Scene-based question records
--- BEGIN ---

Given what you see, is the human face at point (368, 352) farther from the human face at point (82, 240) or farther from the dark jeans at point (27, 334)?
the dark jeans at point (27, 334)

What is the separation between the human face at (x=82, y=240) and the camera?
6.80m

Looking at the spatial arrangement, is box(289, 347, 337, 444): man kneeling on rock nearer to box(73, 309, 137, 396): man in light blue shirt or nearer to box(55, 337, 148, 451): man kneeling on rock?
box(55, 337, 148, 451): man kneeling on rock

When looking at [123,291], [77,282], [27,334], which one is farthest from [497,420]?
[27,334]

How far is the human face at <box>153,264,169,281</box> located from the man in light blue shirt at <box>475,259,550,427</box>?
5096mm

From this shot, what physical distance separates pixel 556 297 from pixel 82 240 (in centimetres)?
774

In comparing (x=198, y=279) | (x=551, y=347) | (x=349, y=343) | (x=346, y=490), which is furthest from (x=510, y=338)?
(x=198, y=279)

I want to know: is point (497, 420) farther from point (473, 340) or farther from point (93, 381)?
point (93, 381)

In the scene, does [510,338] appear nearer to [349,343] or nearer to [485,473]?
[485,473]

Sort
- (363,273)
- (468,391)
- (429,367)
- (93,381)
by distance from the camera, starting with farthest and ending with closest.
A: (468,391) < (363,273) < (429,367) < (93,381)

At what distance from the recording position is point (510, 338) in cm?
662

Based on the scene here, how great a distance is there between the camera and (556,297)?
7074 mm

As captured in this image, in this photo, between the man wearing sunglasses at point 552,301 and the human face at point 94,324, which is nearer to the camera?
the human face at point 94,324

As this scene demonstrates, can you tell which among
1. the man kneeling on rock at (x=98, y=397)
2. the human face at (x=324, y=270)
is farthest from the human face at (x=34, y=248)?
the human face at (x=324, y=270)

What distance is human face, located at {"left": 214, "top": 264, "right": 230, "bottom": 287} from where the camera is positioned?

--- END ---

#### PROBLEM TO WORK ON
Switch "camera" to "viewer" in the lines from the one containing "In comparing (x=198, y=279)" through the last line of the records, and give those lines again with nothing else changed.

#### THE ANSWER
In comparing (x=198, y=279) | (x=551, y=347) | (x=349, y=343) | (x=346, y=490), which is furthest from (x=510, y=338)?
(x=198, y=279)

I want to know: is point (497, 420) farther from point (473, 340) or farther from point (93, 381)?
point (93, 381)

In the scene, does [510,338] appear nearer to [349,343] or nearer to [485,473]?
[485,473]

Sort
- (363,273)
- (468,391)
- (429,367)
- (93,381)
by distance from the viewer, starting with farthest and ending with closest.
A: (468,391) < (363,273) < (429,367) < (93,381)

At what distance from the recording position is point (510, 338) in cm?
662

Based on the scene here, how great a distance is there between the viewer and (556,297)?
7074 mm

As captured in this image, in this photo, between the man wearing sunglasses at point 552,301 and the human face at point 94,324, which is nearer to the viewer?
the human face at point 94,324

As this scene demonstrates, can you tell which among
1. the man kneeling on rock at (x=98, y=397)
2. the human face at (x=324, y=270)
is farthest from the human face at (x=34, y=248)?
the human face at (x=324, y=270)

What distance is human face, located at {"left": 214, "top": 264, "right": 230, "bottom": 287} from where the viewer is positioned?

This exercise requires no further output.